Scene question records:
•••
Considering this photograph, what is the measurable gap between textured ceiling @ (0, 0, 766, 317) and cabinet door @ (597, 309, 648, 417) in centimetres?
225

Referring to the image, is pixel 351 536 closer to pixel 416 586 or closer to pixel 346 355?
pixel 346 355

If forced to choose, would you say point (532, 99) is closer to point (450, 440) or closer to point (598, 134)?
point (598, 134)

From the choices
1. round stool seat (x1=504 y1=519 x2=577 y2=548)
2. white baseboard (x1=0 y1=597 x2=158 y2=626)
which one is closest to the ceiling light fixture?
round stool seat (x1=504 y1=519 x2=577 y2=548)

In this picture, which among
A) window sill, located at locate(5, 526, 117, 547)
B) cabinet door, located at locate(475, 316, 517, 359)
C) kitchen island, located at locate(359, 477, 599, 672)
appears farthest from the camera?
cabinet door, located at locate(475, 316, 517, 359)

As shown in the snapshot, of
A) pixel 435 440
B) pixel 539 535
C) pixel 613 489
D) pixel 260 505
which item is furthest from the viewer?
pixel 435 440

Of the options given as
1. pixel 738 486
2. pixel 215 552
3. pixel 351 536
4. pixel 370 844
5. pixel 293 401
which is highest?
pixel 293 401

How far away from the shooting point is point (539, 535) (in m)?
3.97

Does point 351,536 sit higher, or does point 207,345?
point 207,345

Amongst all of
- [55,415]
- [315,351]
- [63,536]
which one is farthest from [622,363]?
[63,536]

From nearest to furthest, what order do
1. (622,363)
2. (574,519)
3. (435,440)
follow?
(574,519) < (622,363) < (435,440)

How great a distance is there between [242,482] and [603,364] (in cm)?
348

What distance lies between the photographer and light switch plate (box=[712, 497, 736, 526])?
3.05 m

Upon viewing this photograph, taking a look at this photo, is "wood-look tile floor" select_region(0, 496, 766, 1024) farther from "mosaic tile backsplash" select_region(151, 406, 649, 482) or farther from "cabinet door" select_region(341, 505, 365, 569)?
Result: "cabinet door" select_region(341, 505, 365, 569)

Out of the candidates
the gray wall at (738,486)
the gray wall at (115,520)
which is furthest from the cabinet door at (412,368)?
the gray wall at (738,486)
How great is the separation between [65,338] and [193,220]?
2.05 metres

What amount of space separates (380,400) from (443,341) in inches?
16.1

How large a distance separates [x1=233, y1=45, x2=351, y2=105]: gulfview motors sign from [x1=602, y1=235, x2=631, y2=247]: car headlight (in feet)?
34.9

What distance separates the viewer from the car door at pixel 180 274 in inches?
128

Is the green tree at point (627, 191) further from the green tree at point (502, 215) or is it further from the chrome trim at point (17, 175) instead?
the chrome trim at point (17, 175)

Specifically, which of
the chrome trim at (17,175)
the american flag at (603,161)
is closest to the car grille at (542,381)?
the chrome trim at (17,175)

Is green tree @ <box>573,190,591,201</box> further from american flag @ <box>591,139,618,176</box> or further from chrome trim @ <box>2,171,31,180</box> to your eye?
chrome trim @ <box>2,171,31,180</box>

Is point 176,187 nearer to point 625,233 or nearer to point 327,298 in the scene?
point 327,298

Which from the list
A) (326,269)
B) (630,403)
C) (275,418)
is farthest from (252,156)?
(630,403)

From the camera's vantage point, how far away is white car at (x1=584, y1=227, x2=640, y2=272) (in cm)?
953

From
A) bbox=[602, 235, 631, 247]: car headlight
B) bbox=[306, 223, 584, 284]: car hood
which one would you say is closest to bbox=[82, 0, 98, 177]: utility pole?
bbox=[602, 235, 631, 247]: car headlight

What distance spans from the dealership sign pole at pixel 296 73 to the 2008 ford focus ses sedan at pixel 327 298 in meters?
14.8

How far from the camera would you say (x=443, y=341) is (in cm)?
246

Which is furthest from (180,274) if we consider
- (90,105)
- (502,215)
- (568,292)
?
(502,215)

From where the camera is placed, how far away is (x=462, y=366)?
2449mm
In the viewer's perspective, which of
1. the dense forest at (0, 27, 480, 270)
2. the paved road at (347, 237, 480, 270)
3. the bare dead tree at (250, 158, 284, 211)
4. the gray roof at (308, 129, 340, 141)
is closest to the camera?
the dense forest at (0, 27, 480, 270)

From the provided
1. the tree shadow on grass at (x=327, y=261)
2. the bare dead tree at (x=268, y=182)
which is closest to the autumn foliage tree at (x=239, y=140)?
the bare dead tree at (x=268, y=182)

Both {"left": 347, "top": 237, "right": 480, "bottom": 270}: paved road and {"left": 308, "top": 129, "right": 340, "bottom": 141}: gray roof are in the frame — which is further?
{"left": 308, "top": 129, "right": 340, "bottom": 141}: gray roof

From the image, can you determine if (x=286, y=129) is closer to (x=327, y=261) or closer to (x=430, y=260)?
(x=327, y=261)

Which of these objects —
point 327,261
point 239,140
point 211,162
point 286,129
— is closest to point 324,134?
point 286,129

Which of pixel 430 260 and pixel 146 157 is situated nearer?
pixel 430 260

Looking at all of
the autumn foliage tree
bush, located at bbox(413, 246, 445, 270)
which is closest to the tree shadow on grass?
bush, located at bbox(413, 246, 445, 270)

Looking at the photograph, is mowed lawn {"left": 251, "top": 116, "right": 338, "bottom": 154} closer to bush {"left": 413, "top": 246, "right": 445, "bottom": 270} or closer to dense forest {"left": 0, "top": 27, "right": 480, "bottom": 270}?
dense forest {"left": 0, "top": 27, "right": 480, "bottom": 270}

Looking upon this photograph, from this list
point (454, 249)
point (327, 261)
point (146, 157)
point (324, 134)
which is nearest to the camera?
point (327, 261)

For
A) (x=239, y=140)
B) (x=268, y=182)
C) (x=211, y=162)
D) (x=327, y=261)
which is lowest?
•••
● **What the exercise asks**
From the line containing "which is further?" down to the final line of the data, write out every line exactly; both the first and last of these belong in your answer, and nothing else does.

● **The completed task**
Both {"left": 347, "top": 237, "right": 480, "bottom": 270}: paved road and {"left": 308, "top": 129, "right": 340, "bottom": 141}: gray roof are in the frame — which is further?
{"left": 308, "top": 129, "right": 340, "bottom": 141}: gray roof

From the image, can you determine if (x=286, y=129) is closer to (x=327, y=261) or closer to (x=430, y=260)?
(x=327, y=261)

Which of these objects —
point 327,261
point 239,140
point 211,162
point 286,129
— is closest to point 324,134?
point 286,129

Which of pixel 430 260 and pixel 146 157 is situated nearer?
pixel 430 260

Looking at all of
the autumn foliage tree
bush, located at bbox(413, 246, 445, 270)
which is closest to the tree shadow on grass?
bush, located at bbox(413, 246, 445, 270)

Looking at the photograph, is mowed lawn {"left": 251, "top": 116, "right": 338, "bottom": 154} closer to bush {"left": 413, "top": 246, "right": 445, "bottom": 270} or closer to dense forest {"left": 0, "top": 27, "right": 480, "bottom": 270}?
dense forest {"left": 0, "top": 27, "right": 480, "bottom": 270}

Looking upon this photograph, from this list
point (454, 249)
point (327, 261)
point (146, 157)
point (324, 134)
which is nearest to the camera?
point (327, 261)

For
A) (x=239, y=140)
B) (x=268, y=182)
C) (x=211, y=162)
D) (x=327, y=261)
which is lowest?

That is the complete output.